Kaling expresses her want to date men instead of boys. She gives some examples of men versus boys. “Men make reservations.” “Boys bring a knapsack to work.”
Give some similar examples.
- Men research the perfect birthday present.
- Men can be trusted to go to the grocery store without you and get real food. Or an approximation of real food.
- Men take care of you when you’re sick.
- Men have a credit card/know their credit score.
- Men check the weather and plan accordingly.
- Men are Ron Swanson.
- Men go on vacation to somewhere other than Las Vegas.
- Boys ask for ranch dressing at nice restaurants.
- Boys act like they are dying when they have a scratchy throat.
- Boys wear Abercrombie and Fitch.
- Boys sleep past noon on a regular basis.
- Boys think an untucked button up and jeans is dressing up.
- Boys have apartments that you would rather just not be at.
Kaling lists a few “non-traumatic things” that make her cry, such as Joni Mitchell’s Blue album and seeing her mother cry. What are some things that make you cry for seemingly no reason?
- Getting mad
- People who lose a lot of weight
- Old people in love
- Missing dogs
- Meeting new babies
- The Dog Whisperer
- Kristen Wiig’s departure skit on SNL
Close friendship plays a large part in this book. Kaling outlines some of her friendship “Rights and Responsibilities” such as “I will hate and relike people for you,” “I can borrow all your clothes,” and “I will try to like your boyfriend five times.” Make up a few friendship rules of your own.
- I will rewatch anything from the ’80s or ’90s you didn’t see because your mom had a problem with Blockbuster.
- I won’t tell you that you look good if you look horrible.
- I will forward every funny email/blogpost/youtube video.
- I will never mention how much/fast you are eating.
- I got your dinner this time, you get my dinner next time.
- I will be cool with seeing your boobs/you seeing mine.
- If there are mozzarella sticks on the menu, we are getting them.
- You can wear pajamas when I come over.
- I will read my texts outloud and make you dissect them with me, and will you will do the same to me.

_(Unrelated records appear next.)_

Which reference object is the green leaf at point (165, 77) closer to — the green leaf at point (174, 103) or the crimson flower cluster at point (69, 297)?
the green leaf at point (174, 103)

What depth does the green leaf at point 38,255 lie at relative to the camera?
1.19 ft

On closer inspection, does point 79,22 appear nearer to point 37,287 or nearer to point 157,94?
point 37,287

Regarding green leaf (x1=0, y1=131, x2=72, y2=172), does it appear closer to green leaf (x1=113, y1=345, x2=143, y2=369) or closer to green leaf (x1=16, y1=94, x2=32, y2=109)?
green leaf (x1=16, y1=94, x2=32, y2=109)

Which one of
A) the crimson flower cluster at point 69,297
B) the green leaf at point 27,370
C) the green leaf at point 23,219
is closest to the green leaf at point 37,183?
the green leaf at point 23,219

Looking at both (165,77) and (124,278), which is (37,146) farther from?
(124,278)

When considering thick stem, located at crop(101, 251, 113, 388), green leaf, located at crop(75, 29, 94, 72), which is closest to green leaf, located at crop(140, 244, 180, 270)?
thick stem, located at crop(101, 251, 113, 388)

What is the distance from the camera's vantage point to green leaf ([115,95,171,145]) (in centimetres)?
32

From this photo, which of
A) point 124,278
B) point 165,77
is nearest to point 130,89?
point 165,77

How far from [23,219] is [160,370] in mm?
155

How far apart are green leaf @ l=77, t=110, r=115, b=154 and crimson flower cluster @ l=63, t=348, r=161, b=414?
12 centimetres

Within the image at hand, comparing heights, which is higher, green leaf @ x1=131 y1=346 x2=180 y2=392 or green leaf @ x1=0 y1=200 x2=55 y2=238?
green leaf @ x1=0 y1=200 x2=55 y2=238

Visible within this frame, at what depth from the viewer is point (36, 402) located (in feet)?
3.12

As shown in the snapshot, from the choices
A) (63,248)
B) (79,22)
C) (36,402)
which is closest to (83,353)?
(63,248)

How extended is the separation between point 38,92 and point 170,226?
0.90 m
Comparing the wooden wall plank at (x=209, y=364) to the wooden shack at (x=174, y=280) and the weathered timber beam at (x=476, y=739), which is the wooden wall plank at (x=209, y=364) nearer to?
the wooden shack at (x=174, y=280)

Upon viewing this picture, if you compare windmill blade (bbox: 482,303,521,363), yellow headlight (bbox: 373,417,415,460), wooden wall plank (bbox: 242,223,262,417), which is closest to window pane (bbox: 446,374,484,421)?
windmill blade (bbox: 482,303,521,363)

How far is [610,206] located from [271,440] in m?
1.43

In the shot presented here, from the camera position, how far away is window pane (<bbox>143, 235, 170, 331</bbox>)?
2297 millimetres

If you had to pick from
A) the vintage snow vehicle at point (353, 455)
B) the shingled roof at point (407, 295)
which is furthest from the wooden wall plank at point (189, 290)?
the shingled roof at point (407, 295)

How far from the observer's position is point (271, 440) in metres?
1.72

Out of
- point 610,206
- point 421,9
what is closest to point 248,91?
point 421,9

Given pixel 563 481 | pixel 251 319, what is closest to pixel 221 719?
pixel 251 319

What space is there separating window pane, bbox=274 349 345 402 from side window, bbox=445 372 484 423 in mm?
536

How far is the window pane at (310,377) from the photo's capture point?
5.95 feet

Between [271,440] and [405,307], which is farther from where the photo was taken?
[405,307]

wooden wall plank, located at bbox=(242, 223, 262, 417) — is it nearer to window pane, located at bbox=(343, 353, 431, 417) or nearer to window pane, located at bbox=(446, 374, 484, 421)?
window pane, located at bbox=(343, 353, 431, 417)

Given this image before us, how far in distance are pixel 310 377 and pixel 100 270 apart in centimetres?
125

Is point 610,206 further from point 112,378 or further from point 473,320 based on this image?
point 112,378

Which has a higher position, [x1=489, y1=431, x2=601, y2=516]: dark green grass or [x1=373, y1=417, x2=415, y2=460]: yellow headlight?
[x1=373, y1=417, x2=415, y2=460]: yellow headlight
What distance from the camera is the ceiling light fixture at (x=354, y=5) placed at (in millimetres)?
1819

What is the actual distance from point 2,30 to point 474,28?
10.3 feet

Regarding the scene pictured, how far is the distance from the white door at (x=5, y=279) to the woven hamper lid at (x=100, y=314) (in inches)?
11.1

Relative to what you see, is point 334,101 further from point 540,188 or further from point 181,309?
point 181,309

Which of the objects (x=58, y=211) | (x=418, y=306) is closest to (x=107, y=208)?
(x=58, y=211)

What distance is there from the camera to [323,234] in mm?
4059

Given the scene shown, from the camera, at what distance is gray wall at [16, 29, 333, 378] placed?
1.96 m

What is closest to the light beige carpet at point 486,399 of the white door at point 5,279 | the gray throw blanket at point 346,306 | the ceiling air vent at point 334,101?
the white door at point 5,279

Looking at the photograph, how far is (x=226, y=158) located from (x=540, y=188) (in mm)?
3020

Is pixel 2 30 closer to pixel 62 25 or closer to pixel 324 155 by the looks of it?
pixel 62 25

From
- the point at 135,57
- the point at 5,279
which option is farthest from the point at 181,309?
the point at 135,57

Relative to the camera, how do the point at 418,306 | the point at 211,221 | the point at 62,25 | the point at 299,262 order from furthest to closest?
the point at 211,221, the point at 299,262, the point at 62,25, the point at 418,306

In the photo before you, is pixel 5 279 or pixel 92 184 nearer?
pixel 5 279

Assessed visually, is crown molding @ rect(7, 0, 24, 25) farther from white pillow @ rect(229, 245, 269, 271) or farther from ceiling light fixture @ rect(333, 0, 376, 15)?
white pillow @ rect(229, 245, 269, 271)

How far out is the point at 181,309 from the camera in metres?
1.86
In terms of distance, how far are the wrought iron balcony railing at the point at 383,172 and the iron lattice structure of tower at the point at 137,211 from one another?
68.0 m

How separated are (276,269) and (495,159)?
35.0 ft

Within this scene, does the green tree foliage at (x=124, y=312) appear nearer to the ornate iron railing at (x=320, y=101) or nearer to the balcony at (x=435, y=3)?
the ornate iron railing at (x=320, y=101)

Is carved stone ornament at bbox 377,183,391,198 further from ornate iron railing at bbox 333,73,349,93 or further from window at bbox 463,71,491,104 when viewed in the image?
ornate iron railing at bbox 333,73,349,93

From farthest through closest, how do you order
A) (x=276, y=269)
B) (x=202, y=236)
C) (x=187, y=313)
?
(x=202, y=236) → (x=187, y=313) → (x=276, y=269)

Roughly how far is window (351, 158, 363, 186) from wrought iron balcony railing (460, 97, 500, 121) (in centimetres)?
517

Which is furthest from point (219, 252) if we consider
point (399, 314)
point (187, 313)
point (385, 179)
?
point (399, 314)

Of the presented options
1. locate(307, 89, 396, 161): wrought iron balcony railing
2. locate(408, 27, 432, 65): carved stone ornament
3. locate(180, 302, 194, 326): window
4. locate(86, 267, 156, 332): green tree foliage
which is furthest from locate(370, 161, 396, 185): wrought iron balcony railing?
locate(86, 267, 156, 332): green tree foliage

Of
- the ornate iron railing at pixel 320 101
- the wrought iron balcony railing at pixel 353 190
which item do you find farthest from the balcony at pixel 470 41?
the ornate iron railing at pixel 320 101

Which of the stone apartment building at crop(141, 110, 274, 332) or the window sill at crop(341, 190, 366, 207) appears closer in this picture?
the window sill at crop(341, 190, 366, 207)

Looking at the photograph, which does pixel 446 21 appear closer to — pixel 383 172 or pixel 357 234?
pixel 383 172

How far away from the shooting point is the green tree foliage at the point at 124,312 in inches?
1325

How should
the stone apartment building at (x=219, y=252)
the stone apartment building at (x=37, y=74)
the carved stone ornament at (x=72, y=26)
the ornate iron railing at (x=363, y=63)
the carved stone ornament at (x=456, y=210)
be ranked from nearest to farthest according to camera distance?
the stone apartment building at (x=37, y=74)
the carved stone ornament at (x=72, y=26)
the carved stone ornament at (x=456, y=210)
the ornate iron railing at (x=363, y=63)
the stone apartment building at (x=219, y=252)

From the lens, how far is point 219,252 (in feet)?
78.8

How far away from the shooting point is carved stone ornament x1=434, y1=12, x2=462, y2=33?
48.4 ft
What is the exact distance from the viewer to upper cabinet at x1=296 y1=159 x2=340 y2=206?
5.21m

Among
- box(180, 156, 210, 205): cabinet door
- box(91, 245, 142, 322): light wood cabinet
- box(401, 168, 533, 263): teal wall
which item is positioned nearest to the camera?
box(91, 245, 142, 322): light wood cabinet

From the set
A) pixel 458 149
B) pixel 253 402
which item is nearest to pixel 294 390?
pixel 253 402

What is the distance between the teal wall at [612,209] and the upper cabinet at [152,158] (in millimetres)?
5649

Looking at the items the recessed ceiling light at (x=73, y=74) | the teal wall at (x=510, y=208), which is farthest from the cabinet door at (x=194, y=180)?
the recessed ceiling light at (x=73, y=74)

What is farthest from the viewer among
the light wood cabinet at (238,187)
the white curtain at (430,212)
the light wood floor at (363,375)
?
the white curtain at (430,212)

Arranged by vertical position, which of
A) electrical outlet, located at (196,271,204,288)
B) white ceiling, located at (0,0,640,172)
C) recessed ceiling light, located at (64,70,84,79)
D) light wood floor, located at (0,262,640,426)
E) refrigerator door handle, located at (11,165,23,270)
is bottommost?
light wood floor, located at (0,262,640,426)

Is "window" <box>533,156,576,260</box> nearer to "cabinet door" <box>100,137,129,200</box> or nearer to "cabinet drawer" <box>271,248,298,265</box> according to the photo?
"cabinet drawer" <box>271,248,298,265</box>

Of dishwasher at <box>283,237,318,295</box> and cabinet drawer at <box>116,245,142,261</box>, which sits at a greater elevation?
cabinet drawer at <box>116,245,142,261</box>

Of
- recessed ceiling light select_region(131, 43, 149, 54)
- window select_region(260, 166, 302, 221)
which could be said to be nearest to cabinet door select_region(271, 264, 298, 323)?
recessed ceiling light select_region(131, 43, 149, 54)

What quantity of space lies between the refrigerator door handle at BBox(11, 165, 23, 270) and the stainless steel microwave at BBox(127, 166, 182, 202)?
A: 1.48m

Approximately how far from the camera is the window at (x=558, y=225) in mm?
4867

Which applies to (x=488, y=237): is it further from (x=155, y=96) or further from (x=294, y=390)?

In the Hollywood section of the book, Kaling discusses female roles in romantic comedies that aren’t real, which one of these are you most like:
- The klutz
- The ethereal weirdo
- The woman who is obsessed with her career and is no fun at all
- The forty-two-year-old mother of the thirty-year-old male lead
- The sassy best friend
- The skinny woman who is beautiful and toned but also gluttonous and disgusting
- The woman who works in an art gallery
Throughout the book, Kaling shows off several pictures from her youth, most of which look nothing like her. Email me a picture from your childhood, and we will play “Which book club member is this?” (Also, the funniest picture wins a prize.)
I don’t think the ladies would appreciate me posting these on the Internet, but, needless to say they were hilarious.